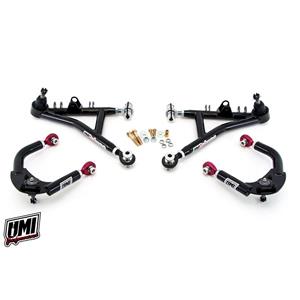 UMI Performance 93-02 Camaro Front A-arm Kit, Adjustable, CrMo, Drag Race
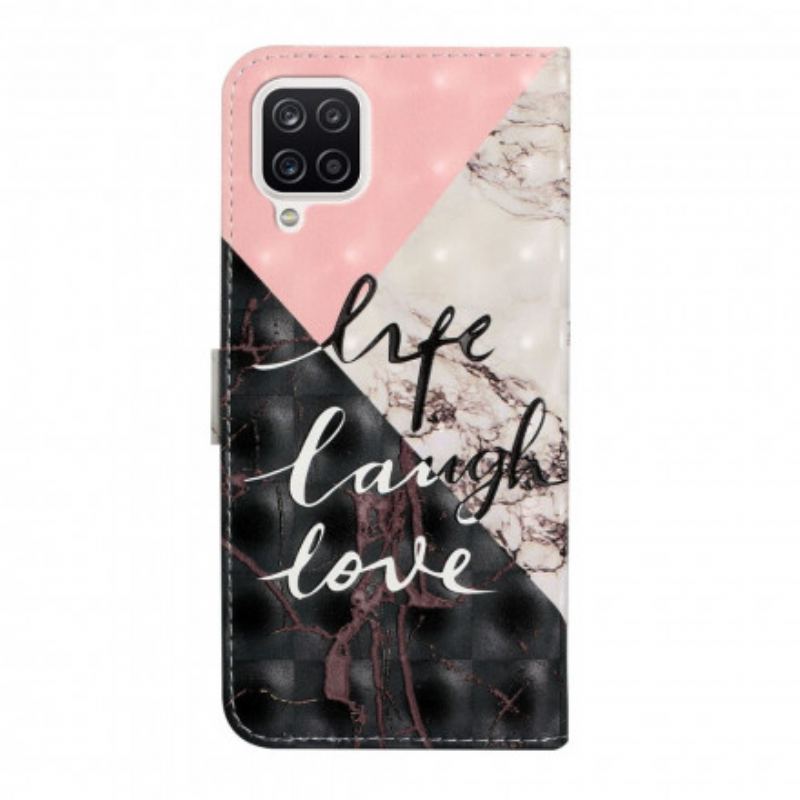 Capa Folio Para Samsung Galaxy A22 Vida Rir Amor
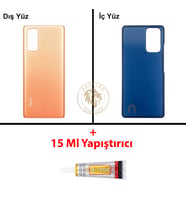 Xiaomi Redmi Note 10 Pro Gradyan Bronz Arka Pil Kapağı Batarya Kapağı + B-7000 Yapıştırıcı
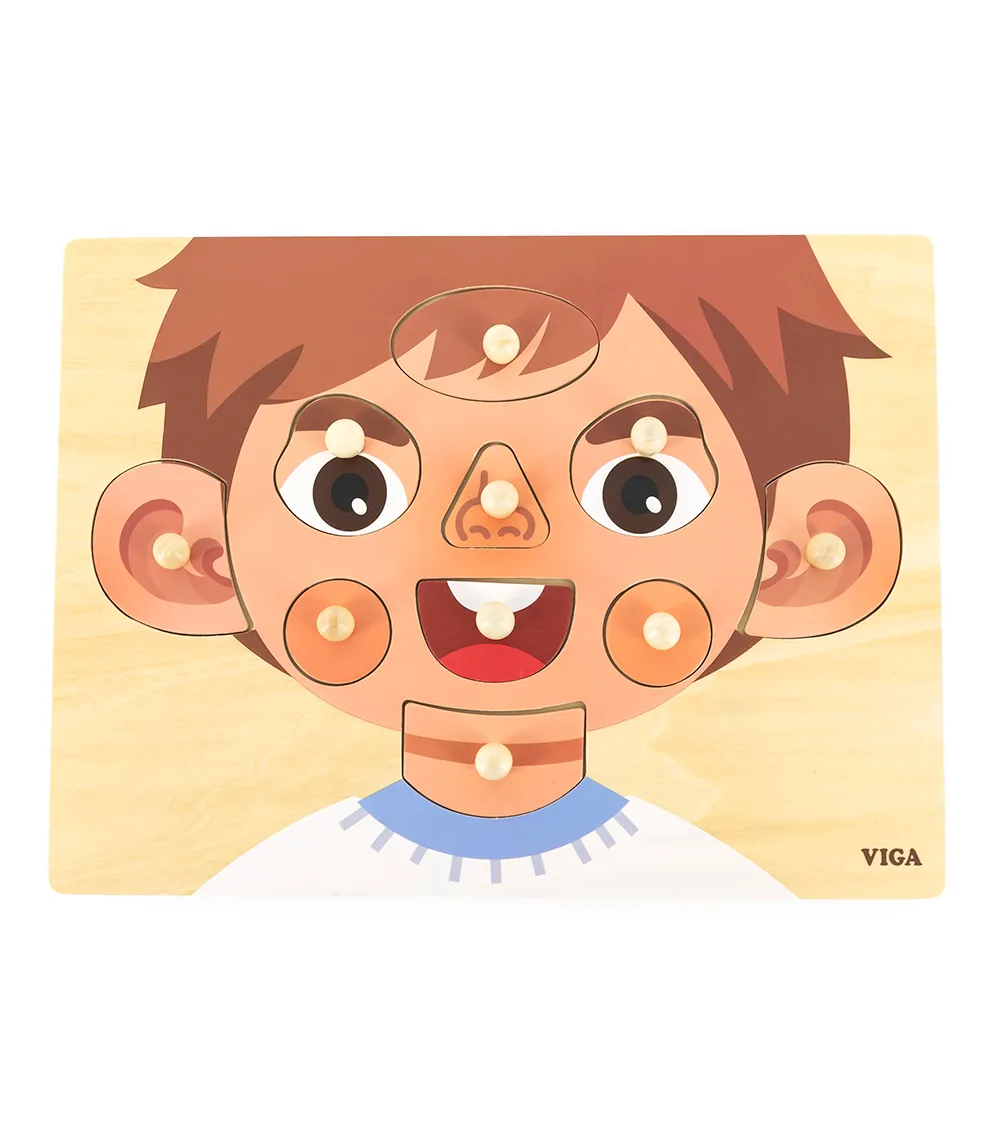 Face Parts Puzzle-Boy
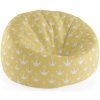Sablio Sedací vak Cocoon Princeznovské korunky - 75 x 45 x 35 cm Sablio Sedací vak Cocoon Princeznovské korunky - 75 x 45 x 35 cm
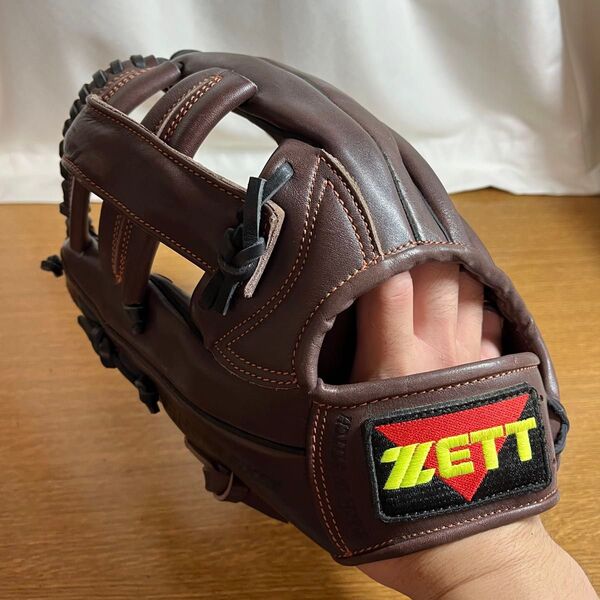ZETT LUSWIN 一般軟式 グローブ グラブ 左投げ オールラウンド 美品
·····
### Work instruction:
The line with "Xiaomi Redmi Note" marks the start, and the last line of the material marks the end. Reproduce exactly those two lines and every line between them, without the pictures.

### Solved problem:
 Xiaomi Redmi Note 10 Pro Gradyan Bronz Arka Pil Kapağı Batarya Kapağı + B-7000 Yapıştırıcı
 Face Parts Puzzle-Boy
Sablio Sedací vak Cocoon Princeznovské korunky - 75 x 45 x 35 cm Sablio Sedací vak Cocoon Princeznovské korunky - 75 x 45 x 35 cm
ZETT LUSWIN 一般軟式 グローブ グラブ 左投げ オールラウンド 美品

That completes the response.